Set the your IP address and port(9010) for the Huahin Manager to the Security Group(ElasticMapReduce-master). For example:

  Port range: 9010
  Source: 1.1.1.1/32

-----------------------------------------------------------------------------
Setup of AWS EMR Bootstrap
Download Huahin Manager Bootstrap Configure(http://huahin-framework.googlecode.com/files/configure)
Configure File upload to S3.

Example:
  s3://huahin/manager/configure

-----------------------------------------------------------------------------
Configure Huahin EManager

Edit the huahin-emanager-x.x.x/conf/huahinEManager.properties file.
For example:

  # Elastitc MapReduce cluster size.

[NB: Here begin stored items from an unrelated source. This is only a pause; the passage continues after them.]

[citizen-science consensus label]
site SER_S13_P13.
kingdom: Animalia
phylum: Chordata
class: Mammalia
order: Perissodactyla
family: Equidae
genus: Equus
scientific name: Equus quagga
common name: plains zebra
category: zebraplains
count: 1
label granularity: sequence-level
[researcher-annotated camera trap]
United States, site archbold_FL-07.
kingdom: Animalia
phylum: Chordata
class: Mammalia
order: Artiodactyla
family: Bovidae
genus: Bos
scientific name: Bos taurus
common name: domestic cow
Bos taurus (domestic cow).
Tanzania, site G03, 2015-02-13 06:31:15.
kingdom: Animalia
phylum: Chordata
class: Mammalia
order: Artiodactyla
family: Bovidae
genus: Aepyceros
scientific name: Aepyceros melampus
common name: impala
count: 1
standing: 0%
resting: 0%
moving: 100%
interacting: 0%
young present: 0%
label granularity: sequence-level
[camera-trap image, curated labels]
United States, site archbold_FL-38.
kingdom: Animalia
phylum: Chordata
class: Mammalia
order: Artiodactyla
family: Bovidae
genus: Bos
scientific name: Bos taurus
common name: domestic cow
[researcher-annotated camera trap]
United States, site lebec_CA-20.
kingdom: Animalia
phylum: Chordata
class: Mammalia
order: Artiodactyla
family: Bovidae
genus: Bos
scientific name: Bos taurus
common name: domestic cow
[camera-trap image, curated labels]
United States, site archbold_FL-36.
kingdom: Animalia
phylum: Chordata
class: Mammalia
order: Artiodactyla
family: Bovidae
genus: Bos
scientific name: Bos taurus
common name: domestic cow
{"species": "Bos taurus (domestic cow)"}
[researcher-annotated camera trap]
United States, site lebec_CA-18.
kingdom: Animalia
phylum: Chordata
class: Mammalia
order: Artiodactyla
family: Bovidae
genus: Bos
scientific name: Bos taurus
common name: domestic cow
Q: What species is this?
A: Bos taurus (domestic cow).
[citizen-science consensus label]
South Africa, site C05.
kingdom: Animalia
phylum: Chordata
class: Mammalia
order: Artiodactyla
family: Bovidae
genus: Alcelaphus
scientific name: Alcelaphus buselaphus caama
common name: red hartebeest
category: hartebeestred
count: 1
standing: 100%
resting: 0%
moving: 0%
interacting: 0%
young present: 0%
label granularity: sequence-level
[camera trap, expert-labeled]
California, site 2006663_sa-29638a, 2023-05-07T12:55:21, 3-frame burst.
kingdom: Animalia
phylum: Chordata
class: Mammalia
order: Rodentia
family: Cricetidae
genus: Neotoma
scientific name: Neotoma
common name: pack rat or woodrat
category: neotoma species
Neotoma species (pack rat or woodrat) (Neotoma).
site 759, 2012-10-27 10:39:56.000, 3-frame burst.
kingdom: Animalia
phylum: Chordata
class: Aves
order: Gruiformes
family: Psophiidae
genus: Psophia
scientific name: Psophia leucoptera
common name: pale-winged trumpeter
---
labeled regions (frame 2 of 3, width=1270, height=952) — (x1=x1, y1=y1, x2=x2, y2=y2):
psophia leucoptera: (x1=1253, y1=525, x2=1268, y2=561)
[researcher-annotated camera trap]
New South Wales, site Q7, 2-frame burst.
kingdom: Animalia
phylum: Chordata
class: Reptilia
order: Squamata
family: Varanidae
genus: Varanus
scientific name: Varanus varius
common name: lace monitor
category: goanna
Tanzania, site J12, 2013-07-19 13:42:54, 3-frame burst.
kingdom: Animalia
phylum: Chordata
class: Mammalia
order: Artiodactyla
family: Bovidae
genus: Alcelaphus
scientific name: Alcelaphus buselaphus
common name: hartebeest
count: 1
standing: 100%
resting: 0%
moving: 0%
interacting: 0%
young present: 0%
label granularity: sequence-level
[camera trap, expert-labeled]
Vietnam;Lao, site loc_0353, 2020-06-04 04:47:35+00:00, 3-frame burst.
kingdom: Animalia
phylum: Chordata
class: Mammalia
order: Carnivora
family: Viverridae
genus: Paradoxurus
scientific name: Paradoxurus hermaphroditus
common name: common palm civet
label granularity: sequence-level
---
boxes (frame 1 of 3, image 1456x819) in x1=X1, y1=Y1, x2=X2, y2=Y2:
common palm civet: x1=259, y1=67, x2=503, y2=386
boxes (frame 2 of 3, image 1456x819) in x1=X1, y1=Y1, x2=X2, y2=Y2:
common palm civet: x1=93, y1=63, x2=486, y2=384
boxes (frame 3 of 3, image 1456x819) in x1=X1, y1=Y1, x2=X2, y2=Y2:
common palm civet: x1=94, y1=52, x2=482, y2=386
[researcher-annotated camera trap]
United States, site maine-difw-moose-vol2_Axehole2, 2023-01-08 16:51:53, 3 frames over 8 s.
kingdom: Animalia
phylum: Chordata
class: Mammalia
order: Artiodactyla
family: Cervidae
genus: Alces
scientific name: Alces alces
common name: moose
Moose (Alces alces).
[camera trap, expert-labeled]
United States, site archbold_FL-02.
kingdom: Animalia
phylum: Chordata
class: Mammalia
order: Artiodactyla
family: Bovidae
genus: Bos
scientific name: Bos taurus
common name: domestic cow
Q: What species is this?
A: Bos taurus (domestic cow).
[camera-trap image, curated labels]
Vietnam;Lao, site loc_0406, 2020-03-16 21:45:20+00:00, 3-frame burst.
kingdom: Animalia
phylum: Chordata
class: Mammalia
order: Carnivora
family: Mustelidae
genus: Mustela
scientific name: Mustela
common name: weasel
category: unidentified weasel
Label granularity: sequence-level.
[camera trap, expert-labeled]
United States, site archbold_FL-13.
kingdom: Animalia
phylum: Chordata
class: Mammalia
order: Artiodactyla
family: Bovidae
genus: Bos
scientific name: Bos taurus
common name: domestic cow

The size of the cluster that start at parallel.(required)
  job.clusterSize=1

  # At the time of shutdown of EManager, specify whether it wait for the end of Job.(required)
  terminate.jobForWait=true

  # AWS access key(required)
  emr.accesskey=XXXXXXXXXXXXXXX

  # AWS secret key(required)
  emr.secretkey=YYYYYYYYYYYYYYY

  # Regions and Endpoints.(If not specified, the default of S3 is applied.)
  # (http://docs.amazonwebservices.com/general/latest/gr/rande.html)
  s3.endpoint=s3.amazonaws.com

  # Regions and Endpoints.(If not specified, the default of EMR is applied.)
  # (http://docs.amazonwebservices.com/general/latest/gr/rande.html)
  emr.endpoint=elasticmapreduce.us-east-1.amazonaws.com

  # Availability zone.(If not specified, the default of EMR is applied.)
  emr.availabilityzone=us-east-1a

  # Amazon EC2 Key Pair(If not specified, the default of EMR is applied.)
  emr.keypairname=keyname

  # Hadoop version.(If not specified, the default of EMR is applied.)
  emr.hadoopversion=1.0.3

  # Instance count.(required)
  emr.instancecount=2

  # Master Instance Type.(required)
  emr.masterInstancetype=m2.xlarge

  # Slave Instance Type.(If not specified, master instance type is applied.)
  emr.slaveInstancetype=m1.small

  # True means EMR will store an index of your logs (requires an emr.loguri propertie). (required)
  emr.debug=false

  # To copy log files from the job flow to Amazon S3, specify an Amazon S3 bucket.(optional)
  emr.loguri=s3://loguri/

  # Huahin Manager EMR Bootstrap S3 path.(required)
  configure.s3.path=s3://hauhin/manager/configure

When you change the boot port and shutdown port, edit the huahin-emanager-x.x.x/conf/port and shutdown port file.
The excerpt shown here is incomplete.